Tra noi la paura è palese; tra noi la paura è la forza motivante dietro ogni azione. Paura di rifiutarsi di prestare servizio nell'esercito di occupazione, paura di sostenere un boicottaggio giustificato dei prodotti degli insediamenti, paura di visitare i vicini. I bambini dell’asilo arrivati ​​qui dall’Etiopia qualche mese fa sanno già chi odiare e chi temere. Sono colpiti dal terrore e dalla paura nei confronti degli "arabi" che non hanno mai visto di persona. Sono sicuri che siano stati gli arabi ad incendiare il Tempio, ad assassinare gli ebrei in Germania, a trattenerli a Gondar, ad aspettarli da ogni parte. Dobbiamo liberare i nostri figli dalle mura della paura e insegnare loro le basi della libertà e della responsabilità, e spiegare a loro e a noi stessi che una persona che obbedisce alle restrizioni che gli impediscono di andare dove vuole, anche se è Hebron o Jenin o Ramallah non è una persona libera ma una persona conquistata.

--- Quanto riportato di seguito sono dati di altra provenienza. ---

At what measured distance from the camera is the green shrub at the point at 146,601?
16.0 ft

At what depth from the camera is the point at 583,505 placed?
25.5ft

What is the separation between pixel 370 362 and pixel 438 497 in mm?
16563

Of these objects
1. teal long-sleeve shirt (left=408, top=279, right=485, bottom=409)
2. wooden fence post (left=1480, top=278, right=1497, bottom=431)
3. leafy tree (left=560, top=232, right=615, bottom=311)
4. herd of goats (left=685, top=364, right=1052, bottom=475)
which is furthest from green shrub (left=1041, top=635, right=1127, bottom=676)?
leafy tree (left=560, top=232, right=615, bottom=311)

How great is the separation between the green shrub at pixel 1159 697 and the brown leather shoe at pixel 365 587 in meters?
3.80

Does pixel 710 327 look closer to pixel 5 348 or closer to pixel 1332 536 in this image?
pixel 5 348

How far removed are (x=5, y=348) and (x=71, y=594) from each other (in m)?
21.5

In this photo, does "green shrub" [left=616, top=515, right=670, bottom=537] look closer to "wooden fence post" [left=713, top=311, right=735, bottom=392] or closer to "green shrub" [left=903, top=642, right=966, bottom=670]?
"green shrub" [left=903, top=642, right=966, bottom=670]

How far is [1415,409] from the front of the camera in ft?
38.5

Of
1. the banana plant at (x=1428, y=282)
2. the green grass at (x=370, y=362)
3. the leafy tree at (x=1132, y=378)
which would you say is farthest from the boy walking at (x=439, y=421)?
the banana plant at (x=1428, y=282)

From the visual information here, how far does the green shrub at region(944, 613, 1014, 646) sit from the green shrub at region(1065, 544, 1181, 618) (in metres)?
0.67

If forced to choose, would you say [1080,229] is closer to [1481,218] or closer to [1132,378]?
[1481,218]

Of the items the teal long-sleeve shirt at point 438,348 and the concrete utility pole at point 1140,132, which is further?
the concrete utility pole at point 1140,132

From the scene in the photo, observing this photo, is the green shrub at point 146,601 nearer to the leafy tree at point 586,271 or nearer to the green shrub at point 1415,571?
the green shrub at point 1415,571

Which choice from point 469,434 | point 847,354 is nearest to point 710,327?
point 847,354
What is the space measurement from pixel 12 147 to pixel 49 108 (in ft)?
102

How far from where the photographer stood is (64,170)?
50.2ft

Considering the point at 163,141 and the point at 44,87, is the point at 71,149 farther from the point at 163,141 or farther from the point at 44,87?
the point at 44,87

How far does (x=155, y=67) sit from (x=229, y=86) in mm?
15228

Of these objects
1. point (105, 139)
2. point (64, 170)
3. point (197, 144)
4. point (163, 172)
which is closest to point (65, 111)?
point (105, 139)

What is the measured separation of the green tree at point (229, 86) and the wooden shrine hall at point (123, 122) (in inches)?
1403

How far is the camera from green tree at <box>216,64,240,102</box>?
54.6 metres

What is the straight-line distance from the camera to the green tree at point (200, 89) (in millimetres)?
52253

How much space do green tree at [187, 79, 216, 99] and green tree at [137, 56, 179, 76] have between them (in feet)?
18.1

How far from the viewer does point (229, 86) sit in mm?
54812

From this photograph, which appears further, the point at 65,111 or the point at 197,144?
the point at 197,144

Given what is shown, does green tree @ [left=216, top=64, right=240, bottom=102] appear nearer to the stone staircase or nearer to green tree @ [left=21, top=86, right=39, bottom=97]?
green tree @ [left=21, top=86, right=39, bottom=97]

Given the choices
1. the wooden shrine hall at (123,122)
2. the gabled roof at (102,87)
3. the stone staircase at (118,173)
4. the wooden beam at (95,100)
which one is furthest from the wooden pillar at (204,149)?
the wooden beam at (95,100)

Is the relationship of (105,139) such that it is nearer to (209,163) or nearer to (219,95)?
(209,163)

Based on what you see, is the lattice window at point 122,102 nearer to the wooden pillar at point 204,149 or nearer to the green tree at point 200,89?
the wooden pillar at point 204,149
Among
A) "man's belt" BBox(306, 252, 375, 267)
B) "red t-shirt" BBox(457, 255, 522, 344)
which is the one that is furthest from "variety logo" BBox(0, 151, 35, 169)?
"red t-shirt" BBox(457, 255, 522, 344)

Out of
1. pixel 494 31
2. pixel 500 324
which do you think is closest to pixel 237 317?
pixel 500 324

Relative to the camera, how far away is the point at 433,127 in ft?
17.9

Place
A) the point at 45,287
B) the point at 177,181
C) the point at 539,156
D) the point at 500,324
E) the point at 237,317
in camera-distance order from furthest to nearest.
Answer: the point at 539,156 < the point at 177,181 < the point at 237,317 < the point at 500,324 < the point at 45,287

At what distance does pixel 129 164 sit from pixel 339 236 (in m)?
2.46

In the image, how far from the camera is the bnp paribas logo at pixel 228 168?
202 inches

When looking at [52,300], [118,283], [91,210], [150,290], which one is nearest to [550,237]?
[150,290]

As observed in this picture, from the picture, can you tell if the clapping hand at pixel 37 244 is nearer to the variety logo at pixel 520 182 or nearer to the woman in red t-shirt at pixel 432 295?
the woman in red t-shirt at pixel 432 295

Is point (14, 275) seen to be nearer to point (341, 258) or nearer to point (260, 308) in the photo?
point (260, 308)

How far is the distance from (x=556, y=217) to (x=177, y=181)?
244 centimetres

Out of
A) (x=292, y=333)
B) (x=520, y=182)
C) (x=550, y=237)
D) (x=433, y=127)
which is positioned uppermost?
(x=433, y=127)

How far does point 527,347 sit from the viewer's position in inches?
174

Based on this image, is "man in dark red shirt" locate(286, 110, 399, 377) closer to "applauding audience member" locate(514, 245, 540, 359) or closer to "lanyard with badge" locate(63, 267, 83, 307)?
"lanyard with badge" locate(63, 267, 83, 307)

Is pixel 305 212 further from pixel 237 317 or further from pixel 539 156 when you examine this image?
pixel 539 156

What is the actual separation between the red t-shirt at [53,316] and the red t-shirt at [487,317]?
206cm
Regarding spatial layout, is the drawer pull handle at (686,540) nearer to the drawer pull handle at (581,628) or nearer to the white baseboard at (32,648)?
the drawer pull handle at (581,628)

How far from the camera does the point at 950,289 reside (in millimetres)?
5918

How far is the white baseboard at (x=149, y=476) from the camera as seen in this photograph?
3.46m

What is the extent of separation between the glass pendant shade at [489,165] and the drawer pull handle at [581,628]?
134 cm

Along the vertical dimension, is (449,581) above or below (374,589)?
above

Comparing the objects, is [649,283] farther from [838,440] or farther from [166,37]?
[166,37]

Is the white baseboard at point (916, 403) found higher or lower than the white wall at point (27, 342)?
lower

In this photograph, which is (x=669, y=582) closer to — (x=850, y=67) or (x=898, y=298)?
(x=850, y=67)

Una persona che inventa leggi che limitano la possibilità dei suoi vicini di ricevere un’istruzione e di guadagnarsi da vivere è una persona repressa, una persona sotto assedio. Quell’assedio può essere revocato solo con una resistenza del tipo che vediamo a Bil’in e N’lin, Babi Salah, Maasara e attraverso una coraggiosa disobbedienza civile, con un “no” generale, come stanno facendo i nostri vicini.

Concluderò con alcune righe scritte da Almog Behar, che scrisse quanto segue a Mahmoud Darwish:

A mio fratello Mahmoud Darwish: che ha reso la nostra storia conflittuale
E mi pose tra le alte torri
Vegliare sulle pesanti porte di Gaza
Osservare le finestre delle case attraverso il mirino dei fucili?
Chi ha eretto tra noi muri di cemento e ferro e gli occhi delle telecamere
E ci ha diviso in conquistatori e vinti
Quando dovremmo essere fratelli?

Tradotto dall'ebraico da George Malent

(Ebraico originale: http://kibush.co.il/show_file.asp?num=53398)

Nurit Peled-Elhanan è un'attivista pacifista israeliana e insegna all'Università Ebraica di Gerusalemme. Lei è l'autrice di La Palestina nei libri scolastici israeliani: ideologia e propaganda nell'istruzione (Tauris, 2012).